Ginny turned her face away. “I still don’t understand what you mean. I think you’re being cruel, that’s all. I think you like to—to torment people.”

“When you cut Tiffany’s throat, she was alive, Ginny. She was alive. The blood pumped out of her. That’s what Stephen said.”

“I didn’t cut Tiffany’s throat. I’d never do anything like that. I loved my baby.”

“Oh, Ginny,” Gregor said. “You’ve never loved any­body but Ginny and you know that. I know that. I’ve watched you operate, on television before I came down, here today at this party. You’re a remarkable young woman, in a way. You killed the child with your own hands, but then you got better. You sat in that jail cell day after day and killed Carol Littleton and Zhondra Meyer and Stephen Harrow, too, all without raising a finger.”

“Stephen killed Carol and Zhondra,” Ginny said. “You told me so. And Stephen killed himself. Clayton Hall was there. He saw him. You saw him. Even Lisa saw him.”
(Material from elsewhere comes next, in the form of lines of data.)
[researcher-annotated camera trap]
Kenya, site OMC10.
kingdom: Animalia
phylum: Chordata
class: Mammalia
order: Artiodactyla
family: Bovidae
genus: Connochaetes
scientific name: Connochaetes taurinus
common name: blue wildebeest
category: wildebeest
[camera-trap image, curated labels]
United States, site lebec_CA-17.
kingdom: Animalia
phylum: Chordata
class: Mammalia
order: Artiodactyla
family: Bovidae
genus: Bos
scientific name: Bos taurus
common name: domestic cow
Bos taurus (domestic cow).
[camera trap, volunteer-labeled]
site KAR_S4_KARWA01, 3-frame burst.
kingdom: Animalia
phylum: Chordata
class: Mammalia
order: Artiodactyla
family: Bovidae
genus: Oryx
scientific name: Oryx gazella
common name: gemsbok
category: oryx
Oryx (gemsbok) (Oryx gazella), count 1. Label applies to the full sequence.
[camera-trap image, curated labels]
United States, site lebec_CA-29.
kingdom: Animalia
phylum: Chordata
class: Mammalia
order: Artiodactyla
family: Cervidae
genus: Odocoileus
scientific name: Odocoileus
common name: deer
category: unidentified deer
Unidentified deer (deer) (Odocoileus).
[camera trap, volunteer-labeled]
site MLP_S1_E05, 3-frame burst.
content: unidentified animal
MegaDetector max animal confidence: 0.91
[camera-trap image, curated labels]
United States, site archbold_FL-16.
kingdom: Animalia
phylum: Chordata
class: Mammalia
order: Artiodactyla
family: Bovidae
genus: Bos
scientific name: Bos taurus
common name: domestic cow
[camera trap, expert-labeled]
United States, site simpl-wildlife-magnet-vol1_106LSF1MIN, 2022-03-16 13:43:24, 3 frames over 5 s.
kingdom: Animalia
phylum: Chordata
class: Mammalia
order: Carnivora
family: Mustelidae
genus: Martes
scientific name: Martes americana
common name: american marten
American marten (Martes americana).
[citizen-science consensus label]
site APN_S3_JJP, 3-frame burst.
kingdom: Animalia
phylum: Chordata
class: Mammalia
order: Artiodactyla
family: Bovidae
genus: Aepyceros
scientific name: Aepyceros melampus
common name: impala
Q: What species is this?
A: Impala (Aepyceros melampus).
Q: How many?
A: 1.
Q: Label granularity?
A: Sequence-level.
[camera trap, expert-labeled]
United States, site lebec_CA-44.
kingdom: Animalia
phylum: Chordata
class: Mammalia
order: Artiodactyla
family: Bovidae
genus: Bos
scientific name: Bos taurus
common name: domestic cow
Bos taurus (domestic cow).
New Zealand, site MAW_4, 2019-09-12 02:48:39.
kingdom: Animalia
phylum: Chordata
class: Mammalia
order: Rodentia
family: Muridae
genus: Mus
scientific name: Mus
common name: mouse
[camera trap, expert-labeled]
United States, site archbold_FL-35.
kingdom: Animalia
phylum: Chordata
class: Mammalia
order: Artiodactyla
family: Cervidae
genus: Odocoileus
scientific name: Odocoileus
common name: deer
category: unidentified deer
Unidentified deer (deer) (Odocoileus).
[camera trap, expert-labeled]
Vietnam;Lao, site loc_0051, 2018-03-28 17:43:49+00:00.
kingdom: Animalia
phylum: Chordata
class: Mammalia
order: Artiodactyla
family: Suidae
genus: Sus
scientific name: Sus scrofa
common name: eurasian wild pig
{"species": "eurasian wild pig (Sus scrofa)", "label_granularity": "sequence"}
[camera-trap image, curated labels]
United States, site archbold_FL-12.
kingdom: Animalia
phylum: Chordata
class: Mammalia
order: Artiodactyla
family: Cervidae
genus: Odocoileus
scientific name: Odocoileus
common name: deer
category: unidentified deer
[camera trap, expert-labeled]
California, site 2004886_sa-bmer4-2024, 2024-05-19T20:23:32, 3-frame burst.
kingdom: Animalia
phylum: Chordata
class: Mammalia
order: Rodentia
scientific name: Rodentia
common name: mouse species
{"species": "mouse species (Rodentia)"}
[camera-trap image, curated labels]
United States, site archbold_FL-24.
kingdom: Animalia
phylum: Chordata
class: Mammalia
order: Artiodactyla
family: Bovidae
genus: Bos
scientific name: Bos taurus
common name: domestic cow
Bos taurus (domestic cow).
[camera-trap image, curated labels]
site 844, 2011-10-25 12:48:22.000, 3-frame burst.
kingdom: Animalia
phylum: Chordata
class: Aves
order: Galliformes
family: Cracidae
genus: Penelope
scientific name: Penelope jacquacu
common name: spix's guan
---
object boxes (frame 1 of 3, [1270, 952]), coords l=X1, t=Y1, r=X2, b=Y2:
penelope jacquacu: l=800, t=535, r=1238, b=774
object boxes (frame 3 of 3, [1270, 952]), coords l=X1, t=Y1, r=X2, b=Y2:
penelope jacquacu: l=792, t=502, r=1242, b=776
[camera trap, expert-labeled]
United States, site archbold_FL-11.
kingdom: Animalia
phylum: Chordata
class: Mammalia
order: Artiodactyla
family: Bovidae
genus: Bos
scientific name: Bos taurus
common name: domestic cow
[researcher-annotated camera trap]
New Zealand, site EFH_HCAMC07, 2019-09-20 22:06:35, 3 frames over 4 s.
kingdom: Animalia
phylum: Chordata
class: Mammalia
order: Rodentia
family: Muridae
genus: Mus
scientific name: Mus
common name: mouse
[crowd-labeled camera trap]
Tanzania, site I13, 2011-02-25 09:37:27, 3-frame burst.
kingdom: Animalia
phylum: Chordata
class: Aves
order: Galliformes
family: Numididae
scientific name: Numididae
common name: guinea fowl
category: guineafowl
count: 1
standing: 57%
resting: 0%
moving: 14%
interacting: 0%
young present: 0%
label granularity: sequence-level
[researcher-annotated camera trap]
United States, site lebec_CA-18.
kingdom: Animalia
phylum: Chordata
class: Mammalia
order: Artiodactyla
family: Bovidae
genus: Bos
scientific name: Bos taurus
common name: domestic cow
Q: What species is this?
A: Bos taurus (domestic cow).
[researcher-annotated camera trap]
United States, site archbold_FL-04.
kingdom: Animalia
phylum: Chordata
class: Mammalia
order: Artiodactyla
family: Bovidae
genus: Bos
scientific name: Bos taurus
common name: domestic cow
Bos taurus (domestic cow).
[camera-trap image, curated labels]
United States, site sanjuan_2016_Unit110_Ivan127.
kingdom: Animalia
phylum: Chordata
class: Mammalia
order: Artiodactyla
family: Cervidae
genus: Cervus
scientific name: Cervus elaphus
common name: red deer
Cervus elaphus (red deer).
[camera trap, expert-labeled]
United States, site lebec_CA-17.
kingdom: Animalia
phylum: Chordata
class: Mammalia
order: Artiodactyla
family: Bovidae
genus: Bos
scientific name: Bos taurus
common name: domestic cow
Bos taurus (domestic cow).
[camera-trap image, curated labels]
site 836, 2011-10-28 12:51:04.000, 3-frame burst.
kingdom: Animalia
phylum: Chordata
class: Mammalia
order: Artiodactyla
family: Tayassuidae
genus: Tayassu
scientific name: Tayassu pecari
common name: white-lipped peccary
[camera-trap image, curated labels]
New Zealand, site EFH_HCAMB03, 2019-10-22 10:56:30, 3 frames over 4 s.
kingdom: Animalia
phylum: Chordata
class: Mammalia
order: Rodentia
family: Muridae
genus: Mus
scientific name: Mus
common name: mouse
“I know who saw him, Ginny. I know you were sitting all alone in that cell they gave you, reading your Bible and biding your time. But you killed them anyway. All the way along, all Stephen was trying to do was stay sane and pro­tect you. He did the second part reasonably well, but he didn’t manage the first. By the time Stephen Harrow put that bullet through himself, he was something worse than out of his mind. He was staring into the pit of hell and hearing it call to him.”

“He was crazy all along,” Ginny said. “He must have been, to do what he did.”

“No, Ginny. He wasn’t crazy all along. He was trou­bled, but you made him crazy. He would have confessed to killing the child if he had killed it, Ginny. He needed to confess. He wanted to.”